Still, Israel has repeatedly targeted Hezbollah since the 2006 war, and has mounted repeated airstrikes against it in both Syria and Lebanon over the last five years, often targeting weapons convoys while insisting it was not involved in the conflict. It fears the opening of a new front on the occupied Golan Heights.
According to one report, rebels of the Jaish al-Sunna group claimed Badreddine was killed in an attack on a Hezbollah operations room in Khan Touman, near the northern city of Aleppo, the scene of recent heavy fighting. Whether true or not, that hints at the scale of Hezbollah’s presence in Syria.
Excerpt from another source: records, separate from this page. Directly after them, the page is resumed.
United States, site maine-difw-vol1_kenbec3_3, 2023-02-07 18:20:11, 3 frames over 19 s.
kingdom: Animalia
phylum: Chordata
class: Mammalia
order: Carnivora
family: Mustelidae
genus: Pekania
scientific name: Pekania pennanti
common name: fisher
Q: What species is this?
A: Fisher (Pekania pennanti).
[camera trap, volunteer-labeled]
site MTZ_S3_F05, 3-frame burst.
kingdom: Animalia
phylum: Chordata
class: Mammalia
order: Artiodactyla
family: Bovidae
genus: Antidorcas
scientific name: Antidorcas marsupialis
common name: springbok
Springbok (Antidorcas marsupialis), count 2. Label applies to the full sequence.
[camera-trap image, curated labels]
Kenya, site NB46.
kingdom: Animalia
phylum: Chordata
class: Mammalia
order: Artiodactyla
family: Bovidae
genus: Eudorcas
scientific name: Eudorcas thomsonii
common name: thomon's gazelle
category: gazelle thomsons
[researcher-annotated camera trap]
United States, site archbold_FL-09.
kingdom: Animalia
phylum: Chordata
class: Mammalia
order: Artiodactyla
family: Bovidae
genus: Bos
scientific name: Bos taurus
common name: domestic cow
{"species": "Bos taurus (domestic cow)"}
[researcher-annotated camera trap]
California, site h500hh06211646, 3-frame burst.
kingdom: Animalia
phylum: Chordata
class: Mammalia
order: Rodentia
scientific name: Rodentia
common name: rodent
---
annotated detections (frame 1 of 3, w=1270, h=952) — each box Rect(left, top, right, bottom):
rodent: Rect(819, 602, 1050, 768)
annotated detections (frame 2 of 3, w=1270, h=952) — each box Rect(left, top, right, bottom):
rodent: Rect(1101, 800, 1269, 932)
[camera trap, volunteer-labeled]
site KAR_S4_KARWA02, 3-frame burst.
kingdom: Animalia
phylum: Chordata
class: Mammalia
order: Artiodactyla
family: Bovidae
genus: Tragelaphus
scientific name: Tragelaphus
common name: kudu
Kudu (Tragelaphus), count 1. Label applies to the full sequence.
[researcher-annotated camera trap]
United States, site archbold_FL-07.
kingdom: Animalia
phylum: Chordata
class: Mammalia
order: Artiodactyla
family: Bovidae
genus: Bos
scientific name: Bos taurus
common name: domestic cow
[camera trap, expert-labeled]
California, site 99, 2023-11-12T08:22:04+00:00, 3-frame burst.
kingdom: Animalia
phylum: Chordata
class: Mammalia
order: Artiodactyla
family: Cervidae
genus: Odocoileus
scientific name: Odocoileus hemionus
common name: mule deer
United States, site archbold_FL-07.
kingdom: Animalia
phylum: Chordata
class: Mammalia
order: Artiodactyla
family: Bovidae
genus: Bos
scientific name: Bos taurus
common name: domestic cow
The group’s latest martyr will be mourned and praised in Beirut, Damascus and Tehran, where the “axis of resistance” is celebrated. But there will be few tears in other Middle Eastern capitals, where Hassan Nasrallah, Hezbollah’s secretary general, is loathed for his loyalty to Assad and his invective against Arab autocrats.
Saudi Arabia, for example, recently cut off financial aid to the eternally weak Lebanese government because of its tolerance of Hezbollah as an armed state within a state – and the foothold it gives Iran in the heart of the Levant.
“The killing of Badreddine is an indication of the sort of people they are,” said a senior Gulf official. “He was a hijacker and an assassin, and a commander ofHezbollah.”